The law regards a corporation as an entity with its own legal rights and responsibilities, separate from those of its shareholders, officers or directors. Yet, a corporation can act only through the conduct of its officers, directors and employees. Consequently, an issue often arises as to whether a corporate officer can be held individually liable for damages when he or she causes the corporation to fire an employee. As is often the case in the law, it depends. Generally, the answer to this question is “no,” although a corporate officer may be liable for egregious behavior.
The fired employee would most likely sue the corporate officer for intentionally interfering with the employee’s contract or advantageous business relationship with the corporation. This article focuses on a corporate officer’s personal tort liability for interference with an employee’s employment and does not concern the personal liability of officers under state or federal anti-discrimination statutes.
An employee of a corporation cannot bring a claim against the corporation itself for interference with contract.

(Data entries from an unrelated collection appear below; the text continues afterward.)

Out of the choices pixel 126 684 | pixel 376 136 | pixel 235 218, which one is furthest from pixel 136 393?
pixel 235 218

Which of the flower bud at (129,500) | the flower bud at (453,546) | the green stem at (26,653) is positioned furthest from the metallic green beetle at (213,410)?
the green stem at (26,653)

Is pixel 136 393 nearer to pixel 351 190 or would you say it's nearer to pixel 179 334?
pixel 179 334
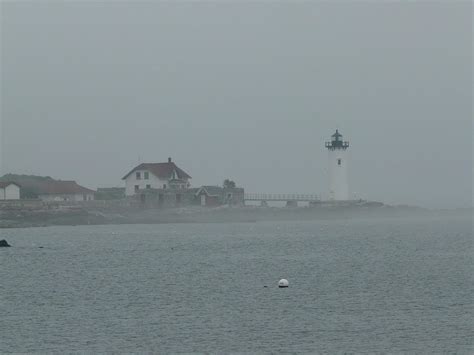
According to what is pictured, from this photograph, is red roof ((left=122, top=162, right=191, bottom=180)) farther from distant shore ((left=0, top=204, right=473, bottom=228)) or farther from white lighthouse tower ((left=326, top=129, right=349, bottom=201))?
white lighthouse tower ((left=326, top=129, right=349, bottom=201))

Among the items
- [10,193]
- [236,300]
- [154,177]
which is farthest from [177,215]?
[236,300]

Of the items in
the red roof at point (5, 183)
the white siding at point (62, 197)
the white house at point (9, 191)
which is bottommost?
the white siding at point (62, 197)

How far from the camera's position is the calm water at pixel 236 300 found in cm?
2845

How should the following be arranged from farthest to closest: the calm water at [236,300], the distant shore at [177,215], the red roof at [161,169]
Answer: the red roof at [161,169], the distant shore at [177,215], the calm water at [236,300]

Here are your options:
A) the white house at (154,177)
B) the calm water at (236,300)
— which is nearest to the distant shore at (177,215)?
the white house at (154,177)

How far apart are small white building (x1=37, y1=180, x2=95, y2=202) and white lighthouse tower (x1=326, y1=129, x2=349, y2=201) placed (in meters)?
31.1

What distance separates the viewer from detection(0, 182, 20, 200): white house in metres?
110

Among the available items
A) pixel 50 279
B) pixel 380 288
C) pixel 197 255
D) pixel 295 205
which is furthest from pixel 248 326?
pixel 295 205

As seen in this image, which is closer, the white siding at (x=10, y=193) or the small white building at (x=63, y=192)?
the white siding at (x=10, y=193)

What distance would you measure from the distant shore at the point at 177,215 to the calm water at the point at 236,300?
3668cm

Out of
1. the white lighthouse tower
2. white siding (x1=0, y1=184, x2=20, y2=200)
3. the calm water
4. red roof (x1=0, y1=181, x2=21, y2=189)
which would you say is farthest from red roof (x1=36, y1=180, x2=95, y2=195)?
the calm water

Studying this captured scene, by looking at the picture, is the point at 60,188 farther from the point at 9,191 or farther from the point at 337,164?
the point at 337,164

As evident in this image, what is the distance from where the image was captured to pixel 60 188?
115m

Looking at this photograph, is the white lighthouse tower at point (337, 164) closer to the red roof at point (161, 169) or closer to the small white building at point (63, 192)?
the red roof at point (161, 169)
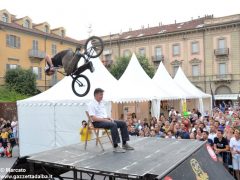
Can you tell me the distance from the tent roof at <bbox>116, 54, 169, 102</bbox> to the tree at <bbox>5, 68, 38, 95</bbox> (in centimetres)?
1811

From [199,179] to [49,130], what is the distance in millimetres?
9005

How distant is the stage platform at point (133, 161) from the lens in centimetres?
385

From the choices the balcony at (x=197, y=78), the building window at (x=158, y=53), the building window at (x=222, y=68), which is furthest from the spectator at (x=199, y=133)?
the building window at (x=158, y=53)

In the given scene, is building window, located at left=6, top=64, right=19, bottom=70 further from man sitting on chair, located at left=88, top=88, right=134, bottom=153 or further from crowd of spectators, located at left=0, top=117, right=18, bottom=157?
man sitting on chair, located at left=88, top=88, right=134, bottom=153

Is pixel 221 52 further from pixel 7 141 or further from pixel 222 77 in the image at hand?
pixel 7 141

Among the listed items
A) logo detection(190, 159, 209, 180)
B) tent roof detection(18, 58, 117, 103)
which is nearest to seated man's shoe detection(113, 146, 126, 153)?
logo detection(190, 159, 209, 180)

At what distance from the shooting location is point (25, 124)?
1292cm

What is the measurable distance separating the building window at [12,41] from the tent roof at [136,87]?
20.8 m

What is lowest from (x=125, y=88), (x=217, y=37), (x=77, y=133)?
(x=77, y=133)

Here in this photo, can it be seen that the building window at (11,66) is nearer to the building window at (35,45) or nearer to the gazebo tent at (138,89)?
the building window at (35,45)

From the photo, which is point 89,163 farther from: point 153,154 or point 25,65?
point 25,65

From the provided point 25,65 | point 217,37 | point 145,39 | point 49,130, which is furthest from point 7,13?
point 217,37

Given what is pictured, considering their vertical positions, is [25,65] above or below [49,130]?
above

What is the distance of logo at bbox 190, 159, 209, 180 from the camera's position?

This is because the corporation was a party to the agreement and cannot be guilty of interference with its own contract. The question is whether the terminated employee can sue officers of the corporation individually where a suit against the corporate entity would be barred. There are a number of obstacles to such a claim.
The actual malice standard.
First, an employee suing a corporate officer must satisfy a more demanding test than is applied to claims for tortuous interference arising outside the employment context. To state a claim for the tort of intentional interference with contractual or advantageous business relations, a plaintiff usually must allege: (1) that he or she had a contract or an advantageous business relationship with a third party; (2) the defendant knowingly induced a breaking of the contract or relationship; (3) the defendant’s interference with the contract or business relationship, in addition to being intentional, was improper in motive or means; and (4) the plaintiff was harmed by the defendant’s actions. Such a claim is usually made by one party to a contract against a third party who induced the other contracting party to breach the contract or terminate the business relationship.
Where an employee is suing a corporate official acting within the scope of his corporate responsibilities, however, the employee has a heightened burden of showing that the improper motive or means constituted “actual malice,” that is, a spiteful, malignant purpose, unrelated to the legitimate corporate interest. The fact that the defendant officer acts for personal gain, or dislike of the plaintiff is not sufficient. Proof of actual malice is part of the plaintiff employee’s case, not a defense as to which the defendant officer has the burden of proof.
The actual malice standard reflects the privileged nature of a corporate officer’s conduct within the scope of his or her duties. A corporate officer is generally privileged to interfere with contracts between the corporation and a third party because a corporate officer’s freedom of action, directed toward legitimate corporate purposes, should not be curtailed by fear of personal liability.
Corporate alter ego.
Second, even if the actual malice standard were satisfied, an individual corporate officer may be so closely associated with the corporation that the corporation’s contract is properly regarded as the officer’s own contract. In such a case, the plaintiff’s claim will fail because the officer cannot be guilty of interference with his or her own contract. There is, however, no per se rule that a corporate officer or employee can never be a third party vis-à-vis a contract between his employer and another employee. Whether the officer is too closely associated with the corporation will be decided on the facts of each case.
Ultimately, a corporate officer’s tort liability for causing the corporation to terminate an employee is a matter of common sense. So long as the officer is acting in good faith, for the good of the corporation, there is no liability. Where, however, the officer acts with an improper ulterior motive to harm the employee, the employee may have a claim.